### Document passage:
===
#

The Hydra-Headed Model of Social Change

Many people want to change the world. Depending on the direction they would like to go in, they need to select a suitable strategy.

Speaking for myself, my desired change is to return to a free market in money and credit. So, I founded Monetary Metals, to make it profitable to invest in the gold standard. We provide capital to productive businesses and pay savers gold interest on their gold. We make money while helping the world. The strategy depends on a voluntary choice by all participants, which they make because of their self-interest.

However, many want a different kind of change. Not a system that benefits everyone, but free goodies and the power to dispense them. In other words, a flavor of socialism.

In order for Joe to get something for nothing, then Mary must get nothing for something. Obviously, Mary will not volunteer for the role of sacrificial animal. Therefore, the aspiring socialist cannot start a business that makes money by accomplishing this kind of change. There is no equivalent of a Monetary Metals for a socialist cause.

The truth needs to be said only once, but a lie must be stated and restated endlessly to reinforce it. The same is true for an unjust and dishonest policy. A socialist policy needs a diverse group of promoters, to sell it and the lies on which it is based.

Let’s look at modern monetary theory (MMT) as a case study. MMT is based on some frivolous assertions. I will shine some sunlight on them, but my focus here is not on debunking MMT. It is to look at the social movement that sprung up around MMT.
===
### Dataset entries:
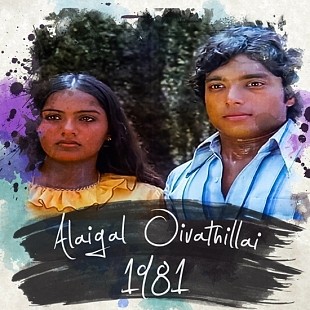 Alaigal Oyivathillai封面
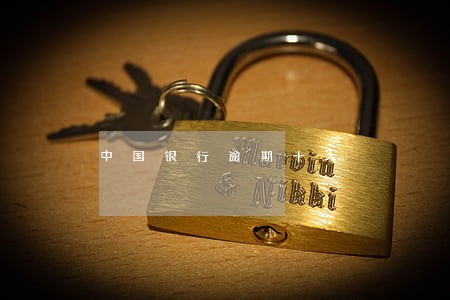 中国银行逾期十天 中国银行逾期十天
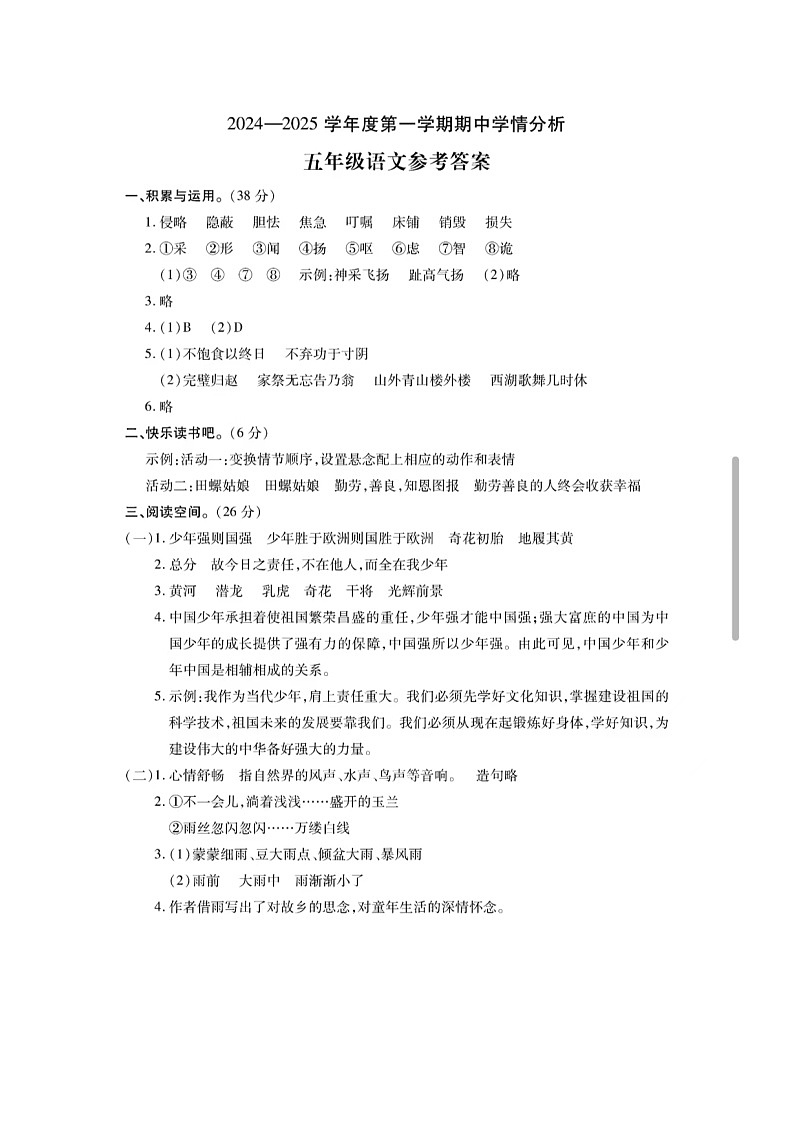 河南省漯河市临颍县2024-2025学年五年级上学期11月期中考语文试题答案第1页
===
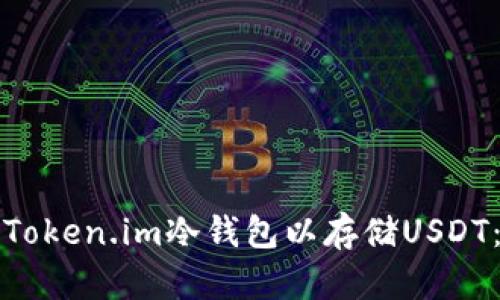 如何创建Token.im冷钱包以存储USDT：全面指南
===
### Exercise:
Can you continue the essay on the hydra-headed model of social change from where it stops, picking up after its last sentence?

### Your response:
Socialist ideas are not new. Indeed, the world does not want to go back to Karl Marx, Joseph Stalin, Mao Zedong, or Adolf Hitler. Or the twentieth-century economist whose book was praised by Mussolini, as a “useful introduction to fascist economics”: John Maynard Keynes.1

At least not under those banners. If a socialist policy is to gain traction today, in America, it has to be given fresh new branding.

Step one is therefore a seminal paper, authored by someone of sufficient gravitas to get away with it. It could be a well-positioned professor emeritus. In the case of MMT, it is successful businessman and elder statesman, Warren Mosler. The paper plus the body of work that builds on it, serves as the base of the platform for a new, revitalized socialist social movement.

The seminal MMT paper is “Soft Currency Economics” by Warren Mosler, in 1994 whose foundations are built upon a swamp of debunked ideas.

But this article is not about debunking magical thinking or bad economics but how a movement forms around a socialist idea like MMT. Step one is to have a Noted Person, with sufficient gravitas, write the seminal paper. Step two is when other academics create an aura of respectability around it.

So far in the process, the idea is not understandable by the voters. And hence, it is not of interest to the media.

They need to go to step three, to form a cadre of court economists. These are soldiers for the movement, and their job is to sell the propaganda—not to the public—but to those who influence the public. In war, real soldiers are willing to sacrifice their lives for their country. In socialist propagation, the ideological soldiers are willing to sacrifice their reputations for their agenda.

Most court economists don’t have the eminence of the elder statesman. So, even if they could devise new arguments, they would be called out for it. However, the movement does not need original thinkers at this phase. It just needs more promoters. And there are lots of willing hacks.

The seminal paper has to offer at least a façade of intellectual rigor. The academic followers rigorously refer to that paper and the body of work they create around it.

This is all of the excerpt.